I settori in cui si usa
L’accesso a internet da lavoro è più frequente tra le donne (41,8%) che tra gli uomini (36,6%). Inoltre emerge un’elevata rappresentazione nei settori di attività relativi alla ricerca e ai servizi come attività professionali, scientifiche e tecniche (75,9%), attività finanziarie e assicurative (76,6%), servizi di informazione e comunicazione (65,9%) o amministrazione pubblica e difesa (61,7%), principalmente in aziende di grandi dimensioni (il 56,7% dei casi nelle aziende con almeno 500 addetti). Risultano ancora poco rappresentati i settori pubblici legati all’istruzione (56,7%), della sanità e assistenza sociale (40,8%) e, in particolare, il settore dei servizi di alloggio e di ristorazione (24,4%) che potrebbe trarre notevole vantaggio dalle potenzialità della rete.
Influenza sugli acquisti
Chi accede a internet da lavoro dichiara di esercitare anche una certa influenza sugli acquisti aziendali, proponendo prodotti e servizi per uso aziendale (63,7%) o approvando il budget o le spese per prodotti/servizi dell’azienda (49%).
Nuovi dispositivi
Per quanto riguarda, invece, l’accesso a internet da mobile, 4,2 milioni di Italiani nella fascia considerata dalla ricerca (8,8%) dispongono di un collegamento anche da cellulare, smartphone o PDA. Percentuale destinata a crescere e di cui si dovrebbe tener conto nel momento in cui si progetta un sito: esso dovrebbe contenere modalità di visualizzazione specifiche per migliorare l’accessibilità di questi mezzi.

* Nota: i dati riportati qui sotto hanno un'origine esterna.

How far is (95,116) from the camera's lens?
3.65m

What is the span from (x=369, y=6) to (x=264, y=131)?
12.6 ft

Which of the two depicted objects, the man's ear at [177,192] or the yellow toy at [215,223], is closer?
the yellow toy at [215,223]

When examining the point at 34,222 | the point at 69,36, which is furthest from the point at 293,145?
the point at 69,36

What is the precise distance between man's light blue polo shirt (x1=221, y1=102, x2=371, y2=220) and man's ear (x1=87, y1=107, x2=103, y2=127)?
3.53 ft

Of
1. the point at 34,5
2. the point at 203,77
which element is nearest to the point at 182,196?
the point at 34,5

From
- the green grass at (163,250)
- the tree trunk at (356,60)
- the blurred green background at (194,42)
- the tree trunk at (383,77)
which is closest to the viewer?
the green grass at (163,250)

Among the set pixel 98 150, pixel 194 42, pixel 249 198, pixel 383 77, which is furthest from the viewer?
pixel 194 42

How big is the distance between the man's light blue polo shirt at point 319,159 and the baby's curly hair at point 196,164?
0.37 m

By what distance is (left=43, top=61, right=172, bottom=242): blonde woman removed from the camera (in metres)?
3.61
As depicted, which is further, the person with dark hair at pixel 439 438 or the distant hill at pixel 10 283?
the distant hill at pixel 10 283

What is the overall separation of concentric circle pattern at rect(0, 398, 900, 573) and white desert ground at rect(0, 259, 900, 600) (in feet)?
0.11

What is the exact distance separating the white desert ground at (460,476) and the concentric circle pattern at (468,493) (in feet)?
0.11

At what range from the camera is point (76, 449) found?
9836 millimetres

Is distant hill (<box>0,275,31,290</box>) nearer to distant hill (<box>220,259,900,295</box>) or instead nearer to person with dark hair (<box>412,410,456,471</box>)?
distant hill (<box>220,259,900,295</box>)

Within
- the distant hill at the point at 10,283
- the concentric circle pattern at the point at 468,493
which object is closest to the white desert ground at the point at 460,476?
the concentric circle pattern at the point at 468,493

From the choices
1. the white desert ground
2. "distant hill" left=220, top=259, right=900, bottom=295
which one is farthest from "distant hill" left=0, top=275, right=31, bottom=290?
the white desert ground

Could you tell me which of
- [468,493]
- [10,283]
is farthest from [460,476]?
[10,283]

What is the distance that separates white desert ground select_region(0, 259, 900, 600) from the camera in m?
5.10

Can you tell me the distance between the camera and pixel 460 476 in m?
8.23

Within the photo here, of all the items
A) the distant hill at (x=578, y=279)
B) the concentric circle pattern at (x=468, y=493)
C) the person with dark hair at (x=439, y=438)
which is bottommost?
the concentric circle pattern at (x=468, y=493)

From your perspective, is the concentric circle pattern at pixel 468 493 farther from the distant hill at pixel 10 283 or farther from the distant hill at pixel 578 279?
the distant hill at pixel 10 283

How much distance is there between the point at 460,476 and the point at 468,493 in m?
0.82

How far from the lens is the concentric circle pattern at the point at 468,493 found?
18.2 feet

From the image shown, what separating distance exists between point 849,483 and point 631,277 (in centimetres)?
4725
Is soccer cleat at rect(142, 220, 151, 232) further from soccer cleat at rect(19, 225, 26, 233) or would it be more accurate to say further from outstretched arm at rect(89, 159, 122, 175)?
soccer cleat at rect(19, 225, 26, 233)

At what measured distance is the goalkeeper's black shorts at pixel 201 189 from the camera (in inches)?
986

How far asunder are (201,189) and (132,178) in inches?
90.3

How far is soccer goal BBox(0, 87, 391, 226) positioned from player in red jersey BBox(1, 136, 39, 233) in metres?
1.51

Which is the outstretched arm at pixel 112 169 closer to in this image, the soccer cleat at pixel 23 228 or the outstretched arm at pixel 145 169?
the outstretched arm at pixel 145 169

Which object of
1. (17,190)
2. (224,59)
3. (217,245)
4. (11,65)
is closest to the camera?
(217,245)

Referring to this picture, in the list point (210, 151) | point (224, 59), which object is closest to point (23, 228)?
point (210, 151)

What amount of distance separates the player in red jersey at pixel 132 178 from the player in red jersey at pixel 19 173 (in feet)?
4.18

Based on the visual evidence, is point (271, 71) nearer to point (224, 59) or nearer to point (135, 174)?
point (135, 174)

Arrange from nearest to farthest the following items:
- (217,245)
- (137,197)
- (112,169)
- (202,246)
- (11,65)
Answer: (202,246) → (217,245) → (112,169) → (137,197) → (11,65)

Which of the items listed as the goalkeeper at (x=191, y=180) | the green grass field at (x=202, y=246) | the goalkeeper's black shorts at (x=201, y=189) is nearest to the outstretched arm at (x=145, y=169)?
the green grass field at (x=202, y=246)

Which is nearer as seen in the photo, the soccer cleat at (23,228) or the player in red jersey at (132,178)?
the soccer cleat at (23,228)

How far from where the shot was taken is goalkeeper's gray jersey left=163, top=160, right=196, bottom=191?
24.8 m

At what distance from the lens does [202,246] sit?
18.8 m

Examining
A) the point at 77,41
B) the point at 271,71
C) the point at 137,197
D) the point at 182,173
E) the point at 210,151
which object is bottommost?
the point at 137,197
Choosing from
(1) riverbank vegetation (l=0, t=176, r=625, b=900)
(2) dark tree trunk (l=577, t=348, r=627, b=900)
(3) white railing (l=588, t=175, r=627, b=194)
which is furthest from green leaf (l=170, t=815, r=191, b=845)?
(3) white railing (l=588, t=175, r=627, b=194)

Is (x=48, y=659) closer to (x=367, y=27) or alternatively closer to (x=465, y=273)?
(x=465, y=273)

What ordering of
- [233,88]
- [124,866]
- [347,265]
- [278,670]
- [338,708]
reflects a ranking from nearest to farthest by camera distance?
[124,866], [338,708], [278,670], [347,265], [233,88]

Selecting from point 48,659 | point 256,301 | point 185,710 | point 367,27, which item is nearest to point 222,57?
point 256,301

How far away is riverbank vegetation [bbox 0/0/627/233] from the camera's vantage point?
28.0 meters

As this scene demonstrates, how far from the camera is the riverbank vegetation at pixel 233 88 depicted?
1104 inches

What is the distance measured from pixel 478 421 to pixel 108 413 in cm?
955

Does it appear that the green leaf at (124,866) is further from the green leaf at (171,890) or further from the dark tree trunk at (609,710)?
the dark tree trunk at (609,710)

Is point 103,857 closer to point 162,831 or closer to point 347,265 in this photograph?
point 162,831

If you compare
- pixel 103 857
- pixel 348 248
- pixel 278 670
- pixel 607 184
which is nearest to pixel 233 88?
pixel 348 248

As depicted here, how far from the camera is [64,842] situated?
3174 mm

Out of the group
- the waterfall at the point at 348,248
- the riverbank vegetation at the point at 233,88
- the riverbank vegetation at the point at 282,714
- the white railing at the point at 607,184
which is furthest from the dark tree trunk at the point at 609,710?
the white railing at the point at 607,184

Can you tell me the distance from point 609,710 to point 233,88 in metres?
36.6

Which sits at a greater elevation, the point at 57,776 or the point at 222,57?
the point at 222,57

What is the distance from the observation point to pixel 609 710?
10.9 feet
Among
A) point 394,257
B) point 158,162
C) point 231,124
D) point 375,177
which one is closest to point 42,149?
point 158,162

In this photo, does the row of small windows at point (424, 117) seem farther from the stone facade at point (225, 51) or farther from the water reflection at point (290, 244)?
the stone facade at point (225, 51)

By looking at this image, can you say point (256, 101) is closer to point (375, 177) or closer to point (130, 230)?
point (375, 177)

Per cosa lo usano gli italiani.
Si usa internet soprattutto per approfondire qualsiasi argomento (46,5%), usufruire di servizi pubblici e privati a distanza (30,3%), trovare cose disponibili solo su internet (26,4%), apprendere notizie di cronaca in tempo reale (20,5%), rendere migliore e più divertente sia lo studio che il lavoro (19,3%) ed entrare in contatto con molte persone in ogni parte del mondo (19,6%), risparmiando tempo e denaro (19%).